US utilities are scheduled to take 11,400 MW of coal-fired power plant capacity offline in 2018. An additional 19,800 MW of coal-fired power plant capacity is also scheduled to go offline from 2019 to 2022. According to the American Coalition for Clean Coal Electricity, approximately 40% of America’s coal-fired plants have been either shut down or designed for closure since 2010.
Why are utilities abandoning “king coal”? Economics! Approximately 88% of the coal-fueled power plants were built before 1990. These power plants are nearing the end of their projected forty year service life. Older power plants usually have higher maintenance costs, than new plants. The cost to transport coal by rail far exceeds the cost of the actual fuel.

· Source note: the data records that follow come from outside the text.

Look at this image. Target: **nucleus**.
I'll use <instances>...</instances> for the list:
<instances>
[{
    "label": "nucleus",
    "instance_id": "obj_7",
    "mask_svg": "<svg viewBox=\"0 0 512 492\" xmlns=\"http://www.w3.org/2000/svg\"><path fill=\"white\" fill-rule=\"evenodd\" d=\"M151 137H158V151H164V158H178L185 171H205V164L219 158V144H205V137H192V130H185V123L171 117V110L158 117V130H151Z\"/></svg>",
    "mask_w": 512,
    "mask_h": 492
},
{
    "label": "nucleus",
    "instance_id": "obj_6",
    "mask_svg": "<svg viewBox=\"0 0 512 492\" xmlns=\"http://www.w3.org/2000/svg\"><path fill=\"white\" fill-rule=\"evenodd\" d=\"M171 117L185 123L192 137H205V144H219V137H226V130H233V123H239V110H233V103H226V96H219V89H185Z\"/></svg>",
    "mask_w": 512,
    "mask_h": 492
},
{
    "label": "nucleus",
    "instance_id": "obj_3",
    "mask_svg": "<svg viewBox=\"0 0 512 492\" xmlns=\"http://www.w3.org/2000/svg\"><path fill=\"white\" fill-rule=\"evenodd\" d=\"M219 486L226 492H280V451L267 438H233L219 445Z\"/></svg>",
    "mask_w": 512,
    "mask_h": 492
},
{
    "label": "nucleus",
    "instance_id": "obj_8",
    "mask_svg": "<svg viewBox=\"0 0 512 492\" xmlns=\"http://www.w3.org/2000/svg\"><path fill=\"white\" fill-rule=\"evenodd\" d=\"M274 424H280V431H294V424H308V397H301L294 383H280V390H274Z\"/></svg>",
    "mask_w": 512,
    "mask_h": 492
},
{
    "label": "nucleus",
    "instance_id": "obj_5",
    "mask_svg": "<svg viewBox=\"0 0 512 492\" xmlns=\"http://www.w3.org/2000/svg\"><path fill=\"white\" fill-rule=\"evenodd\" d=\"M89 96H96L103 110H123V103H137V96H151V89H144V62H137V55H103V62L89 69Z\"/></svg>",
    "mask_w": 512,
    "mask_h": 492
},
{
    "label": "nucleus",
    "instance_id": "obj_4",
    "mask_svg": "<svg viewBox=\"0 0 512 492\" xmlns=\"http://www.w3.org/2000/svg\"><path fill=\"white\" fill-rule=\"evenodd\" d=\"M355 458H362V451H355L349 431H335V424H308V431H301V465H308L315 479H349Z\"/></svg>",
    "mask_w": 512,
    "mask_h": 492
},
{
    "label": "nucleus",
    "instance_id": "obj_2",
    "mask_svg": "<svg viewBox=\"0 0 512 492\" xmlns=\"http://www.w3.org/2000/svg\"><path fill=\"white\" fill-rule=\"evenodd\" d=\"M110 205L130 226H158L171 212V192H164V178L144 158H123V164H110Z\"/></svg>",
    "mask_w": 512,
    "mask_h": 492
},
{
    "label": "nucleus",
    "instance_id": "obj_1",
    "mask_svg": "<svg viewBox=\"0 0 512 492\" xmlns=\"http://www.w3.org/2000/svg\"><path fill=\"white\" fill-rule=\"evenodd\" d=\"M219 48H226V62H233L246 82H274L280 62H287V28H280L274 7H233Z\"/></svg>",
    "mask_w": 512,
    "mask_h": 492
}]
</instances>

Over the past decade the cost to generate electricity from wind and solar power have dropped significantly due to new technology.
In January 2018, a Minnesota utility received a price bid of 2.1 cents per kWh for wind plus storage power and 3.6 cents per kWh for solar plus storage power. Utilities across the United States are receiving bids of 1.1 cents to 1.8 cents per kWh for wind power and 2.3 cents to 2.7 cents per kWh for solar power. Wind and solar energy, including storage are now significantly cheaper and coal-fueled power. Unlike coal, wind and solar energy emit virtually no greenhouse gases.